SQL Always On Step by Step

This article will walk through a basic install and configuration for SQL Always On, to be leveraged by SCOM for higher availability.

This is no way aligned to Clustering and SQL best practices – just an example on how to set one up for a simple testing deployment.

The Server OS used will be Windows Server 2022.
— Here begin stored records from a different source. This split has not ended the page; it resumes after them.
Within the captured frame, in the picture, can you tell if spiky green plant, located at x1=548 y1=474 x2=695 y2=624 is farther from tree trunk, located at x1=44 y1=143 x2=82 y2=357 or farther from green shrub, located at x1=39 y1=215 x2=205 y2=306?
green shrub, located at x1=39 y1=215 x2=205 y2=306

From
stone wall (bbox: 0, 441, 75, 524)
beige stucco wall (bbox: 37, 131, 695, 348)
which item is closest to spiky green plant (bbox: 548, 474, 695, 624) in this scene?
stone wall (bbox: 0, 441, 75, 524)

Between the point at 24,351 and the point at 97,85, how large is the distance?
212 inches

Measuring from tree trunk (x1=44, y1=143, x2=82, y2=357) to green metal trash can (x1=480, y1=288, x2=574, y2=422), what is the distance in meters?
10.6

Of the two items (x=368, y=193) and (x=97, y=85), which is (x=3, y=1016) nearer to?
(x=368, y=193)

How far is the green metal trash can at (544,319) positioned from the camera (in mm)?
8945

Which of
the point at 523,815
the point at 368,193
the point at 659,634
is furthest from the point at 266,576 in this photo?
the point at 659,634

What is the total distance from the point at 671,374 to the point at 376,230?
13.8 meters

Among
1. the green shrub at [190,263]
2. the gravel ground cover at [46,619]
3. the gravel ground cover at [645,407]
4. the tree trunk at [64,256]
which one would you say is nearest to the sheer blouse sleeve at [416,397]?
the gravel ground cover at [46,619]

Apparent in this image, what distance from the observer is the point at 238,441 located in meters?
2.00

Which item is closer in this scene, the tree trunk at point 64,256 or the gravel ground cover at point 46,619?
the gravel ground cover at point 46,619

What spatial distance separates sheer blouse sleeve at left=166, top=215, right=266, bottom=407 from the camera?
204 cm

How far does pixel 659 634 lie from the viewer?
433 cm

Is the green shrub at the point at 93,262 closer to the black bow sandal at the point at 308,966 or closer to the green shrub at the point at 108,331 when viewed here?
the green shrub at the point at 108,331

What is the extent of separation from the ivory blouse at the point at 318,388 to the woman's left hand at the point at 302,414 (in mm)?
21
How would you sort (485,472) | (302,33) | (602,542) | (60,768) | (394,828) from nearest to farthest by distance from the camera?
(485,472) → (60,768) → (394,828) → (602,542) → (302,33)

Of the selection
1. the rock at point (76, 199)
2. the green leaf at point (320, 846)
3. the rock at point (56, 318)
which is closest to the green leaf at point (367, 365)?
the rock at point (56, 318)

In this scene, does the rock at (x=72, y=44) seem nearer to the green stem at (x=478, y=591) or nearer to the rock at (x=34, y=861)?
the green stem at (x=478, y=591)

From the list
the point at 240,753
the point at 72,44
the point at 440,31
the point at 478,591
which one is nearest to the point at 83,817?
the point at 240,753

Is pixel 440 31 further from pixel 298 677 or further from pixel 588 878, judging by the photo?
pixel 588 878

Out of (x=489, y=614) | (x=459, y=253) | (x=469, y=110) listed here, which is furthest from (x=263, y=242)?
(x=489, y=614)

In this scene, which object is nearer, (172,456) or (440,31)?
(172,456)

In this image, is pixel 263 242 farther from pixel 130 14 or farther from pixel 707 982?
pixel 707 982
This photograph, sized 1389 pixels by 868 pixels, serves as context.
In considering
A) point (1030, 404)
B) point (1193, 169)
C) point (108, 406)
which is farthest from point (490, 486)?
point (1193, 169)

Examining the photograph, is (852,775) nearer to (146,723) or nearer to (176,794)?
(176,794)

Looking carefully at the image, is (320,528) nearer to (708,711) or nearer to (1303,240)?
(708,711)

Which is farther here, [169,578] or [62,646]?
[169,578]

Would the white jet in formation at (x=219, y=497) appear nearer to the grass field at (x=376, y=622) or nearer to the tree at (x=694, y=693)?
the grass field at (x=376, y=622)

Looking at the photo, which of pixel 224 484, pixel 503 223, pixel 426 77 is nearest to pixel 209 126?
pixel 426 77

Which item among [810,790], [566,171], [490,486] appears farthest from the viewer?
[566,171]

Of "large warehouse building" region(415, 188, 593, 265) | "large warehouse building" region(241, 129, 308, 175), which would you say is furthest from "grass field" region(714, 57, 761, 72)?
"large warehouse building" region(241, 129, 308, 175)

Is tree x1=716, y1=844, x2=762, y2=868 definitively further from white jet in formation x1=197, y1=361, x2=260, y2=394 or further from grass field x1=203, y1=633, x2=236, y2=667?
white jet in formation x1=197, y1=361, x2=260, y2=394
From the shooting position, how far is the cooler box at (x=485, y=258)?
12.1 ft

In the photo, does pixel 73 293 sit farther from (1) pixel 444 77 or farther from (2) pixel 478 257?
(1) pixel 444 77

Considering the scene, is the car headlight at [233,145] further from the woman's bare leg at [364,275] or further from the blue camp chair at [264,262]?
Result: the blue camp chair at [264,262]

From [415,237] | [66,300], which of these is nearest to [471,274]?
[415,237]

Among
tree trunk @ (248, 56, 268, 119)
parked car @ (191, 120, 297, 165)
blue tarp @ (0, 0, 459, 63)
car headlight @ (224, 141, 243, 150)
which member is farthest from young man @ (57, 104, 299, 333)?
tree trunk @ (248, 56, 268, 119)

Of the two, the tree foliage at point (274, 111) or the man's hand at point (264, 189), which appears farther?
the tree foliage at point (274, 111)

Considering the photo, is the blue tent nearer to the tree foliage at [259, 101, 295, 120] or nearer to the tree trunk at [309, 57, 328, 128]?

The SQL version will be SQL 2019.

I’ll need to plan for some names and IP’s up front:

First, deploy two Virtual Machines running Windows Server 2022, with the following names:

• SQL01
• SQL02

I’ll set the Disk Configuration to have the following volumes:

• C: 128GB (OS)
• D: 128GB (APPS)
• G: 200GB (DATA)
• L: 100GB (LOGS)

I’ll format the D:, G: and L: volumes with 64k allocation unit sizes, which is optimized for SQL.

Next I will:

• Assign each server a name
• Set the IP address
• Set the DNS settings
• Reboot

Rename-Computer -NewName "SQL01" -Force
New-NetIPAddress -InterfaceAlias "Ethernet" -IPAddress 10.10.10.150 -PrefixLength 16 -DefaultGateway 10.10.10.1
Set-DnsClientServerAddress -InterfaceAlias "Ethernet" -ServerAddresses 10.10.10.10,10.10.10.11
Restart-Computer

Next I will:

• Add the computer to my domain
• Disable the Windows Firewall
• Set the Time Zone
• Enable Remote Desktop
• Add my SQL Administrators group to the Local Administrators group
• Reboot

Add-Computer -DomainName "opsmgr.net"
Set-NetFirewallProfile -Profile Domain,Public,Private -Enabled False
Set-TimeZone -Id "Central Standard Time"
Set-ItemProperty -Path 'HKLM:\System\CurrentControlSet\Control\Terminal Server' -name "fDenyTSConnections" -value 0
Add-LocalGroupMember -Group "Administrators" -Member "OPSMGR\sqladmins"
Restart-Computer

Now I will log on to each server using a domain account that is a SQL Administrator, so I can Install SQL and configure the Cluster.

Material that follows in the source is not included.